Big Labor is feeling the heat in the Buffalo Niagara region.
With intense global competition already squeezing the labor movement's traditional base of members among the region's manufacturers, unions now are grappling with the loss of thousands of members as the auto industry slashes jobs.
Growing global competition, a surge in outsourcing and the long-term decline in U.S. union membership have given management the upper hand in negotiations at a time when most unionized companies face nonunion competition at home, as well as from imports from lowwage nations.
As a result, unions generally have been willing to accept a shrinking factory job base in return for lucrative buyouts and early retirement incentives that helped cushion the blow for departing workers. The strategy lets unions avoid a possibly devastating confrontation with struggling companies at the expense of a shrinking membership base.

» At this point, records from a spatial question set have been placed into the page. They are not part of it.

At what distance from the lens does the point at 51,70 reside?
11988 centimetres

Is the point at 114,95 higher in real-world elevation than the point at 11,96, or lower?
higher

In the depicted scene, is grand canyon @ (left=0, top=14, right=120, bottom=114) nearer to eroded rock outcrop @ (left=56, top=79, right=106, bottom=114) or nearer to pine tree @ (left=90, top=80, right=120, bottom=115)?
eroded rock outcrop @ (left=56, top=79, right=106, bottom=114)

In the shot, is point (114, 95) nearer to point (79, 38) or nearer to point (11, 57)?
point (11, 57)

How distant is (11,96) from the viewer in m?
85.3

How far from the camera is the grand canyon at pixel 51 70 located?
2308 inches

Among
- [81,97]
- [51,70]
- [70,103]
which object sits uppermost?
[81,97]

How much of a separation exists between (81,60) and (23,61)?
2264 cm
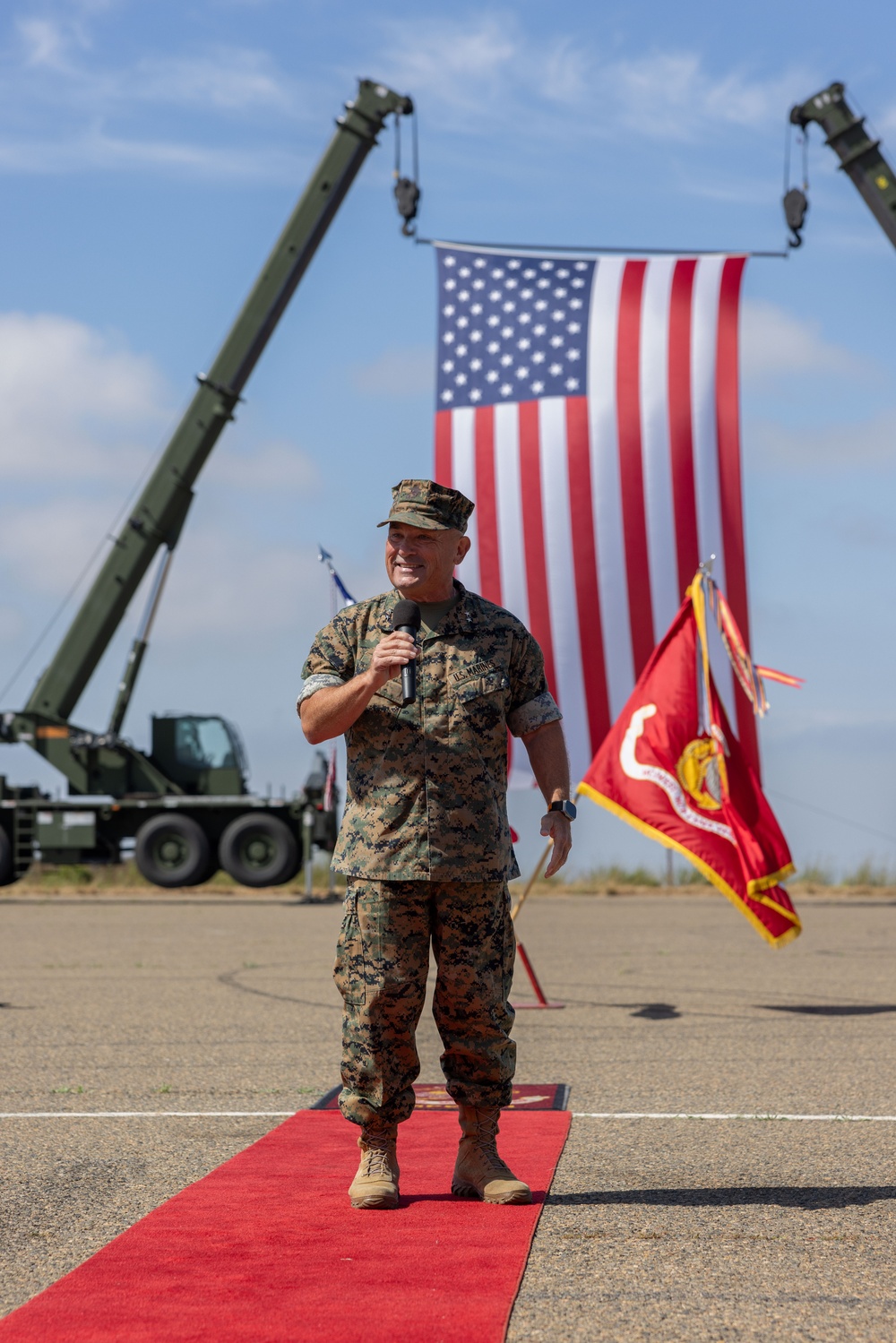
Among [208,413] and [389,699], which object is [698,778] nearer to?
[389,699]

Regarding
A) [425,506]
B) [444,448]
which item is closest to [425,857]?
[425,506]

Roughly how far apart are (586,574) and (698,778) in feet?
20.3

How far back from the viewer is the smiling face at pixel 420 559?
466 cm

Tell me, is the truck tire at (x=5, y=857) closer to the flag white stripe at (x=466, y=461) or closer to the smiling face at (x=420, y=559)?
the flag white stripe at (x=466, y=461)

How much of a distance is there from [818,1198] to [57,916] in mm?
15512

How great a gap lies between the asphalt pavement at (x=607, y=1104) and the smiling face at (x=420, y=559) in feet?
5.79

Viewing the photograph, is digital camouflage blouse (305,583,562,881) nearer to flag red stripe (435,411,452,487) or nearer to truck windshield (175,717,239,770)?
flag red stripe (435,411,452,487)

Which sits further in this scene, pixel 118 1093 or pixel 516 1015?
pixel 516 1015

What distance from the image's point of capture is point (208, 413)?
80.4 feet

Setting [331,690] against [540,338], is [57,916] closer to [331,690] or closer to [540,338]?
[540,338]

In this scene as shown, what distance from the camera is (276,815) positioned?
2388 cm

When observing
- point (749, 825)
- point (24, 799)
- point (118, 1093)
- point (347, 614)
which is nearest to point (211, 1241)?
point (347, 614)

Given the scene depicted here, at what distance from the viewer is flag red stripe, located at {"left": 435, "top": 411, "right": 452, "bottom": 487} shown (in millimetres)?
16094

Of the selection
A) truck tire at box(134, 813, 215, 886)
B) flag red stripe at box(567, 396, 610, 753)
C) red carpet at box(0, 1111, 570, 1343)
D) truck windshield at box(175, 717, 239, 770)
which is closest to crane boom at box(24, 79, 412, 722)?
truck windshield at box(175, 717, 239, 770)
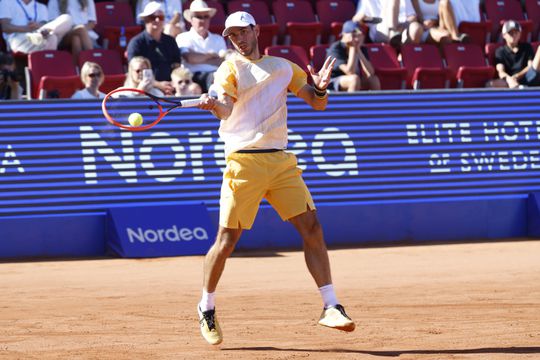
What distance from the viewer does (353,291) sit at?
32.6 feet

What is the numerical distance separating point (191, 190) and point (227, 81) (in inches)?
227

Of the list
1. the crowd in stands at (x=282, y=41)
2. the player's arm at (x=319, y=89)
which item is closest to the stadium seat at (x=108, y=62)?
the crowd in stands at (x=282, y=41)

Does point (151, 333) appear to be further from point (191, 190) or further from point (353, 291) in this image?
point (191, 190)

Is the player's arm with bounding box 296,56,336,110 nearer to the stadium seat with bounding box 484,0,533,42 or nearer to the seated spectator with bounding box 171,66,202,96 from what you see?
the seated spectator with bounding box 171,66,202,96

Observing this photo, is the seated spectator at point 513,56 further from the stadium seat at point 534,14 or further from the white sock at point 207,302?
the white sock at point 207,302

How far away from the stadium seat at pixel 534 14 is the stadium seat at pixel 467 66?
1961mm

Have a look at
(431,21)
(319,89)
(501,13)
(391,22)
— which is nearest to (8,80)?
(391,22)

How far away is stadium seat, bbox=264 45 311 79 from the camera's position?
1503 centimetres

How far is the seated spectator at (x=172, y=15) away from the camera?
49.6ft

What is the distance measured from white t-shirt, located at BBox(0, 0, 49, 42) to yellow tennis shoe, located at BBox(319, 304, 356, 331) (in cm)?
843

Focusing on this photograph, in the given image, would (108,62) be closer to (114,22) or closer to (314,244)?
(114,22)

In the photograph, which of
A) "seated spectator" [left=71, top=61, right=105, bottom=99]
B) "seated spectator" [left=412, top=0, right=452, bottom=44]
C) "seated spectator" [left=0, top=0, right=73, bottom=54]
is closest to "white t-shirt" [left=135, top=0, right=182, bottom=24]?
"seated spectator" [left=0, top=0, right=73, bottom=54]

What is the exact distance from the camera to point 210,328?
7246 millimetres

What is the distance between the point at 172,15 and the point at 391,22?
3294 millimetres
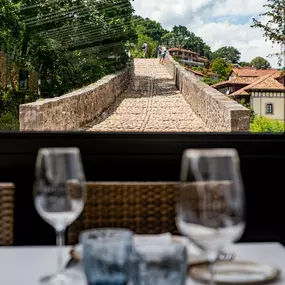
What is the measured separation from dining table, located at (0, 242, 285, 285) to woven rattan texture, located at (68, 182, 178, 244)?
0.39 metres

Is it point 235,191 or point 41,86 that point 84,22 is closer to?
point 41,86

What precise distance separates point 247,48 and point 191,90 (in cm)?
33

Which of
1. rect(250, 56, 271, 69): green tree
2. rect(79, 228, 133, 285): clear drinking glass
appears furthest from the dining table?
rect(250, 56, 271, 69): green tree

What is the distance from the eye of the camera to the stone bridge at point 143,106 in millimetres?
2838

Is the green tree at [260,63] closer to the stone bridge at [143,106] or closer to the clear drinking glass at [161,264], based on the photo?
the stone bridge at [143,106]

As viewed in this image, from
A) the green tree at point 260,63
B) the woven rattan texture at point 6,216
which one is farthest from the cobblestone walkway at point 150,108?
the woven rattan texture at point 6,216

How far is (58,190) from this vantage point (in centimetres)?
116

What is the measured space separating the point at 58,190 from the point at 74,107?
1.84m

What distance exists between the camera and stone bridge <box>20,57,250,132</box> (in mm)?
2838

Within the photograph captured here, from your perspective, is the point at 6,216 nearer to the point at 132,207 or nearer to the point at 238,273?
the point at 132,207

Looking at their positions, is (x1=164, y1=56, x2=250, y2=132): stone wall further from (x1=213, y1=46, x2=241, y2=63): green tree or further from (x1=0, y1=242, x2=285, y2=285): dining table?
(x1=0, y1=242, x2=285, y2=285): dining table

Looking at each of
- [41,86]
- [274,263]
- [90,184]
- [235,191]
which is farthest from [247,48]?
[235,191]

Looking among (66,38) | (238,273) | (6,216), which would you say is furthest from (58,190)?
(66,38)

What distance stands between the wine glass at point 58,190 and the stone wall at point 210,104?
1.72m
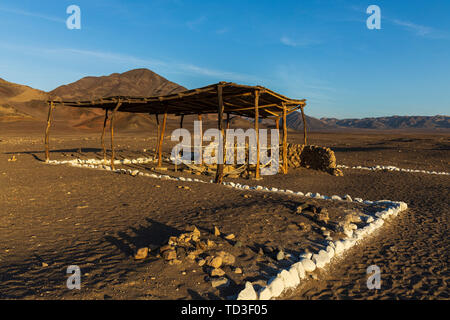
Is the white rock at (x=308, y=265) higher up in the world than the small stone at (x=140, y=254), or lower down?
lower down

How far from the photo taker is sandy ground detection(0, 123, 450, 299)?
2809 millimetres

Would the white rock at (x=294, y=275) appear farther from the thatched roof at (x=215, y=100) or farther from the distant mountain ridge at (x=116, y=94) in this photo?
the distant mountain ridge at (x=116, y=94)

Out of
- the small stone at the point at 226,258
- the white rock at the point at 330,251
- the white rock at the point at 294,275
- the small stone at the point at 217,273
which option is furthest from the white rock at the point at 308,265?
the small stone at the point at 217,273

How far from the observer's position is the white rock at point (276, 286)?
271 cm

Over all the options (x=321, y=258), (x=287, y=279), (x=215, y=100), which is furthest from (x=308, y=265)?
(x=215, y=100)

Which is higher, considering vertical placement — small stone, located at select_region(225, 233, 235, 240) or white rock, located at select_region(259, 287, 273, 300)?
small stone, located at select_region(225, 233, 235, 240)

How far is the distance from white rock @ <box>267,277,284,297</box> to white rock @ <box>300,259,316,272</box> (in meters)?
0.52

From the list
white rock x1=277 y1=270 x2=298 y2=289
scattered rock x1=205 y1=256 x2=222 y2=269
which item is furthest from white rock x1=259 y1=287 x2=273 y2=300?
scattered rock x1=205 y1=256 x2=222 y2=269

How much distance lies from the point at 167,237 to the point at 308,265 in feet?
6.37

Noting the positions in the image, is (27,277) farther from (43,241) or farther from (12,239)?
(12,239)

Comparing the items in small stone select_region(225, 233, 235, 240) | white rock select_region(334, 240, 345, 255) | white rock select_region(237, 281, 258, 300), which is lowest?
white rock select_region(334, 240, 345, 255)

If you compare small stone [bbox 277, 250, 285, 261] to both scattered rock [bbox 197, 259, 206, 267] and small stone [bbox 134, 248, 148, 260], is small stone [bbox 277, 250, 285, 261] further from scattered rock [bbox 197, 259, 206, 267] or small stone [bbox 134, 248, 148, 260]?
small stone [bbox 134, 248, 148, 260]

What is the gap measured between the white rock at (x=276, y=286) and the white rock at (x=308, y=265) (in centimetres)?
52

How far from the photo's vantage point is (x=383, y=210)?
18.7 feet
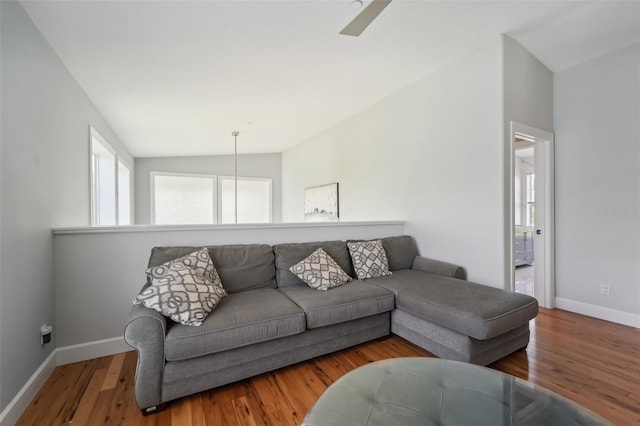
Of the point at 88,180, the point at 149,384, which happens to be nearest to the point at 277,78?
the point at 88,180

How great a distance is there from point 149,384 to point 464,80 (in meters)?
3.70

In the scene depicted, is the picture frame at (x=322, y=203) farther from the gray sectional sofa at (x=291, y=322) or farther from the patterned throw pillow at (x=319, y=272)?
the patterned throw pillow at (x=319, y=272)

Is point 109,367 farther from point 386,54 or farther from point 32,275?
point 386,54

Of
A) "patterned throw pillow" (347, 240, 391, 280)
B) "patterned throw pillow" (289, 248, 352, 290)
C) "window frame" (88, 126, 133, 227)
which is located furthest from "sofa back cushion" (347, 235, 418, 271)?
"window frame" (88, 126, 133, 227)

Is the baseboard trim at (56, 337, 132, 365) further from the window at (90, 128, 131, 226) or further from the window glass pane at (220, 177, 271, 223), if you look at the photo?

In all, nearly 3,000 local auto workers accepted buyouts and early retirement incentives last year. At bankrupt auto parts maker Delphi Corp., for i n - stance, 1,333 workers accepted buyouts and were replaced by 900 temporary workers. Those temporary workers were made permanent late last year, which pleased the United Auto Workers union, but those employees are earning only about half of what existing workers earn in comparable jobs.
And while strikes have become increasingly rare as companies have gained leverage to keep operating with replacement workers, a pair of highprofile work stoppages last year showed that walking out still can be a risky move.
About 1,100 workers at the Goodyear-Dunlop plant in the Town of Tonawanda spent more than three months walking a picket line after going on strike Oct. 5 before agreeing to a contract in late December. The strike cost Goodyear between $30 million and $35 million a week, but it also spared the company the burden of paying for retiree benefits in the future after funding a $1 billion health care fund for those former workers.
And the 38 workers who walked off their jobs at Buffalo Wire Works in November 2005 to protest proposed cuts in pay, benefits and vacation time, ended their nine-month strike in August without regaining their jobs.
Still, unions carry a significant amount of clout in the Buffalo Niagara region, with about 24 percent of all workers belonging to a union, according to the U.S. Bureau of Labor Statistics. Union membership here is almost double the 12.5 percent national average.
Union membership nationally is concentrated among the public sector, with 36 percent of all government workers belonging to unions, compared with just 7.8 percent of all private sector workers in the United States. Union membership to day is 38 percent lower than it was in 1983.
"Unions are almost totally irrelevant economically in the 21st century workplace of individualization and technology," said Heritage Foundation researchers Tim Kane and James Sherk in a study last year. "The slow demise of General Motors is visibly intertwined with the inefficient labor contracts that the United Auto Workers secured in decades past," including a jobs bank that allows laidoff workers to collect up to 95 percent of their pay.
Some of the biggest challenges this year for labor will continue to be centered at the local auto plants.
While automakers have been cutting jobs, productivity improvements, especially from the big investments that have been made at the local GM and Ford plants, have kept output from dropping in lock step.
That rising productivity is allowing manufacturers to get by with fewer workers. "We're facing it big time with the restructuring in the auto industry," said John Austin, a Brookings Institution senior fellow and the author of a study that outlines a regional strategy for reviving the struggling Great Lakes economy.
Even a plant like GM's Tonawanda Engine Plant, which ranks high for its productivity, has slashed its work force to just over 1,900 people, just half of what it was five years ago. Even with the new V-8 engine line it will be getting and a recent revamping of two of the plant's other main engine lines, the plant's work force still is expected to shrink in the coming years.
"You don't need as many manufacturing workers as you did in the past," said Gary Keith, the chief economist at M&T Bank Corp. in Buffalo.
To their credit, greater cooperation and worker involvement on the plant floor has helped some local auto plants increase productivity, local labor officials said.
At Ford, for instance, hourly workers are involved in efforts to improve quality at the plant, said Charles Gangarossa, the president of UAW Local 897. "Ford is investing in Buffalo because we're doing the right things in this plant," he said.
At GM's Tonawanda Engine Plant, hourly workers have offered input on how to set up the assembly line for a new engine, said Arthur Wheaton, a labor expert at Cornell University's School of Industrial Relations in Buffalo.